An enlightened developer and an engaged architect. Together. On an island. Braving the elements that could be their undoing or their redemption. The setup sounds more like a reality show than the recipe for HGTV’s 2013 Dream Home. The only thing dramatic about the LEED Platinum model home is the million-dollar marsh view. Inspired by Asian and traditional South Carolina low-country architecture, Christopher Rose Architects married clean and clutter-free design with Dyal Compass’s low-maintenance, high-efficiency ideals to become HGTV’s well-known Dream Home pick for 2013. Eschewing bell-and-whistle technology, one of the home’s greatest achievements lies in its minimalist, or Zen, construction. With a floor plan defined by flex rooms and a façade that bares all for elegance and ease of living, this year’s pick redefines coastal living.

The living room of the home has bamboo flooring and energy-efficient, dual-pane, tilt-and-turn windows.

The living room of the home has bamboo flooring and energy-efficient, dual-pane, tilt-and-turn windows.
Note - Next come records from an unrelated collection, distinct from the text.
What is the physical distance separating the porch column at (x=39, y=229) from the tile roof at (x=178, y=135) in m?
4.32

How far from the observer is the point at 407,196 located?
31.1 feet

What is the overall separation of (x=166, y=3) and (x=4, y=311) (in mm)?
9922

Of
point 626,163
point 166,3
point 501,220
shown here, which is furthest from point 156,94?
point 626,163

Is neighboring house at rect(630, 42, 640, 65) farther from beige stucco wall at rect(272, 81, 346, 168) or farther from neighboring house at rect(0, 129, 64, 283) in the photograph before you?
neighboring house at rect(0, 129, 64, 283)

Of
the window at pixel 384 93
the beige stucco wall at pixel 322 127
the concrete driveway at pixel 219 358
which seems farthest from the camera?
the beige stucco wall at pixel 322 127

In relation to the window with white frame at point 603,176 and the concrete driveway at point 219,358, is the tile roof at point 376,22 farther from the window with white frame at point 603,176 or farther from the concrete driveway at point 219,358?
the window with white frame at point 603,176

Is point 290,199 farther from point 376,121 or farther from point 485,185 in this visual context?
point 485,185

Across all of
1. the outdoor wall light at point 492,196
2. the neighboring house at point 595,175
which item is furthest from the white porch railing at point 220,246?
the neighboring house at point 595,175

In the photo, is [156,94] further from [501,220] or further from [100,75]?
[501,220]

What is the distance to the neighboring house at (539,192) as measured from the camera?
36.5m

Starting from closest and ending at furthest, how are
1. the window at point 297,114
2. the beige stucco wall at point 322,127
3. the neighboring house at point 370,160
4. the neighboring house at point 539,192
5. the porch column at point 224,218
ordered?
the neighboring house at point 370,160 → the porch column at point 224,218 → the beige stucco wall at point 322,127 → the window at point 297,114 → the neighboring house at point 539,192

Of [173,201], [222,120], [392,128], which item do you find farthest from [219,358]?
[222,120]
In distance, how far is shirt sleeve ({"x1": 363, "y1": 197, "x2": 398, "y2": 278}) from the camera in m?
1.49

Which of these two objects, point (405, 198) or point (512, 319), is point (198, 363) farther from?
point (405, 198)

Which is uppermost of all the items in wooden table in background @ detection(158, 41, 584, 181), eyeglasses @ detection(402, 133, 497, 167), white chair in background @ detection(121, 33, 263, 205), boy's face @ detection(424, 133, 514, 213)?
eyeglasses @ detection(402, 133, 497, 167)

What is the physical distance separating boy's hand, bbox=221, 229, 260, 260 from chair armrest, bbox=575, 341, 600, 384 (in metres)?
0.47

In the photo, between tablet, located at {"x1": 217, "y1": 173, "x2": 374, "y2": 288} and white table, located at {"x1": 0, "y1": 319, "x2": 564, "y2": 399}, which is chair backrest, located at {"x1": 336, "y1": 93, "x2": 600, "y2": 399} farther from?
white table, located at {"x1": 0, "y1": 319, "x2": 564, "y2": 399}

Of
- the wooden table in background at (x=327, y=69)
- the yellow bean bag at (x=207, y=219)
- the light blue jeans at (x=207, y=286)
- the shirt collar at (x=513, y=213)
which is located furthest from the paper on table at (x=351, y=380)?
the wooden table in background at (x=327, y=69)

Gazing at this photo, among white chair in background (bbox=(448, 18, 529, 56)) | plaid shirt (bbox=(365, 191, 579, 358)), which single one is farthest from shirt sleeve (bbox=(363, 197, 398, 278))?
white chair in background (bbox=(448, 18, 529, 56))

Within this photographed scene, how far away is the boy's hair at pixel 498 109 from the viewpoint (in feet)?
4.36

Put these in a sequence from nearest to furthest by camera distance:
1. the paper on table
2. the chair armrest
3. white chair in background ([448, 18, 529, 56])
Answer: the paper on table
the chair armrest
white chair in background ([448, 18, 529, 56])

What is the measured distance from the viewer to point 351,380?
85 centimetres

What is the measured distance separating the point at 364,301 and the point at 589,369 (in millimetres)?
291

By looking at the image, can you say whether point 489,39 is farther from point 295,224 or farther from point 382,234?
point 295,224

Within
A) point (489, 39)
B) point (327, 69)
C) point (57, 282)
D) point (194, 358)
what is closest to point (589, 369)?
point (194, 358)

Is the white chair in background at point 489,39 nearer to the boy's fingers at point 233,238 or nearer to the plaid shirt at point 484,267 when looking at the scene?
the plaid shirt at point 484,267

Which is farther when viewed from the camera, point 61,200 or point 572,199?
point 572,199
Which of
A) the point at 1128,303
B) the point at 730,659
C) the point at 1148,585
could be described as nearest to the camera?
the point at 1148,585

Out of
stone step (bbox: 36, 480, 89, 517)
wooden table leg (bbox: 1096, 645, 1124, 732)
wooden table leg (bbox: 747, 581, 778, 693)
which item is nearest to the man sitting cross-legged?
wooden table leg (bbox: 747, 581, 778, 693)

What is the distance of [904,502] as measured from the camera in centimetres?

Location Kiawah Island, SC
Size 3,000 ft²
Completed 2012
Program Single-family residence

Built to Outlast

“If Hurricane Sandy came to Indigo Park, it would be no big deal,” says local resident and the home’s developer, Candace Dyal. The 2013 HGTV Dream Home is prepared for anything coastal South Carolina might throw at it, including floods, hurricanes, and earthquakes. Set on scenic Kiawah Island, the Dyal Compass development is a lush parcel, dense with palms and pines that give the residence and its similarly stylish siblings a sense of retrospective permanence, but the steel-reinforced roof and Southern yellow pine supports ensure it’s not going anywhere—come seismic shocks or high water. More generally, the architecture firm chose to combat the humid climate with a zip wall system, which is composed of wood sheathing impregnated with a coating for maximum water-tightness. Topped off by recycled PVC imitation shake shingle siding, the home stays dry without losing its low-country charm.

Maximizing Space

The house puts to bed the notion that bigger is better. “We pride ourselves on very efficient floor plans that maximize function and minimize cost,” says Christopher Rose, owner of an eponymous architecture firm in John’s Island, South Carolina. Maximizing its 3,000-square-foot footprint, the layout uses an open floor plan for increased functionality and illumination (1). The original design included an elevator, but at HGTV’s request, that space was converted to a seating alcove on the first floor and a flex space in the loft big enough to serve as a fourth bedroom, TV room, office, or art studio (2). “We wanted to emphasize the downsizing of people’s lives,” Dyal says. “That’s the trend right now because of the recession and second-time home buyers not needing 7,000-square-foot houses anymore. We were able to demonstrate that if you have the right floor plan, you can live quite comfortably.”

The ceiling trusses, which were carefully placed to not block the outdoor views, are made of Southern yellow pine.

The ceiling trusses, which were carefully placed to not block the outdoor views, are made of Southern yellow pine.


Developer Dyal Compass
Architect Christopher Rose Architects
General Contractor Royal Indigo Construction

Unique Materials, Smart Siting

Windows and French doors that line the walls of the first floor are integral to the home’s passive solar design, which lets in the sun’s warmth and harnesses it in heat-trapping materials such as the JM Spider foam insulation sprayed in-between the walls (3). The home’s strategic positioning also maximizes the cooling benefits of crosswinds, reducing the strain on the admittedly super-efficient geothermal heating and cooling system. Adding to the home’s carbon-cutting measures are panelized walls, which were constructed off-site to minimize waste. Top it off with Energy Star appliances, and the HGTV Dream Home boasts a carbon footprint close to zero. “We wanted to raise the bar,” Rose says of the home’s LEED Platinum certification. “In my 30 years of practice, I’ve been using many of the standards set by the USGBC. LEED certification is calling attention to them and making people more aware of these practices.”


Certification LEED Platinum
HVAC Geothermal heating and air conditioning
Materials Zip roof and walls, locally sourced heavy timber, enhanced permeable concrete driveway, bamboo floors, recycled content PVC siding and trim
Envelope Panelized wall construction
Transportation Electric-vehicle charging station

Combining Aesthetics

Although the natural landscape of Indigo Park’s marsh and three acres of preserved park space are stunning in their own right, the home combines beauty with brawn to make the weather-tough house an artistic achievement as well. Exposed fasteners that secure the piers and supports contribute to the home’s structural stability and add a stripped-down aesthetic that harkens Zen influences, Rose says. Wooden trusses complement the pine timbers and add a visual element to high ceilings and represent the strength of South Carolina. In the master bathroom, frosted glass partitions and a stone wet column mounted with the rain showerhead create a blissful experience that brings the beach and the spa into the home.